>> BEGIN Listing
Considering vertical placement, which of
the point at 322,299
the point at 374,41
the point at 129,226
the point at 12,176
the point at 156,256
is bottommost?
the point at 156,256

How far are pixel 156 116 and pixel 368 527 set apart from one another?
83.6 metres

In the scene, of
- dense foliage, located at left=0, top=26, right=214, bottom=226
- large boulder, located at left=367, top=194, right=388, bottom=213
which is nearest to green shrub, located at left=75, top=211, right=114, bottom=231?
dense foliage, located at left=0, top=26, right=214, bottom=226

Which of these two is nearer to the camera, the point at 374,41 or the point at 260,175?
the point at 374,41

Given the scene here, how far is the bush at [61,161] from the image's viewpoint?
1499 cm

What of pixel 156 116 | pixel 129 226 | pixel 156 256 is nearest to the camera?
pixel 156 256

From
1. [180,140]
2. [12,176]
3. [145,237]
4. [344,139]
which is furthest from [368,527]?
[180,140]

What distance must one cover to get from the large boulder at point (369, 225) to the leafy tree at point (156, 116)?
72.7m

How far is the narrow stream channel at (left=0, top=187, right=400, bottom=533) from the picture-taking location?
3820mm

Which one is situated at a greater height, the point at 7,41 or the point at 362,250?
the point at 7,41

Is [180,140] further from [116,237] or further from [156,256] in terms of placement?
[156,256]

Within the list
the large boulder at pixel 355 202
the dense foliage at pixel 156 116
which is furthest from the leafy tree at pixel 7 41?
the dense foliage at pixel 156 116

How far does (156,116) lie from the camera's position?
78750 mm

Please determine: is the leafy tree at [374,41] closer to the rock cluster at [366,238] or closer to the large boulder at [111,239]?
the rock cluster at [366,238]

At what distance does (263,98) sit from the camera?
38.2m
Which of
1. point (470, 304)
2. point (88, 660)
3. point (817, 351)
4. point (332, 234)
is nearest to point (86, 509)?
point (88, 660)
>> END Listing
- _Written request_:
Print every one of the lines above, reproducing each without any change.

- _Solution_:
Considering vertical placement, which of
the point at 322,299
the point at 374,41
the point at 129,226
the point at 12,176
the point at 156,256
is bottommost?
the point at 156,256

How far are pixel 156 116 and pixel 368 527 set apart from one another?
83.6 metres

In the scene, of
- dense foliage, located at left=0, top=26, right=214, bottom=226
- large boulder, located at left=367, top=194, right=388, bottom=213
which is nearest to green shrub, located at left=75, top=211, right=114, bottom=231?
dense foliage, located at left=0, top=26, right=214, bottom=226

Which of these two is nearer to the camera, the point at 374,41 or the point at 260,175?
the point at 374,41

Given the scene here, how far is the bush at [61,161] from the image's viewpoint?
1499 cm

What of pixel 156 116 | pixel 129 226 | pixel 156 256 is nearest to the camera?
pixel 156 256

From
1. [180,140]
2. [12,176]
3. [145,237]
4. [344,139]
which is furthest from [368,527]?
[180,140]

What distance must one cover to get from the large boulder at point (369, 225) to the leafy tree at point (156, 116)?
72.7m

How far is the narrow stream channel at (left=0, top=187, right=400, bottom=533) from the picture-taking location?
3820mm

Which one is situated at a greater height, the point at 7,41 or the point at 362,250?
the point at 7,41

Is [180,140] further from [116,237] or further from [156,256] in terms of placement?
[156,256]

Within the list
the large boulder at pixel 355 202
the dense foliage at pixel 156 116
which is furthest from the leafy tree at pixel 7 41?
the dense foliage at pixel 156 116

How far does (156,116) lie from the camera's position?
78750 mm

Please determine: is the leafy tree at [374,41] closer to the rock cluster at [366,238] or closer to the large boulder at [111,239]?
the rock cluster at [366,238]

At what distance does (263,98) sit from the camera?
38.2m
Which of
1. point (470, 304)
2. point (88, 660)
3. point (817, 351)
4. point (332, 234)
is nearest to point (86, 509)?
point (88, 660)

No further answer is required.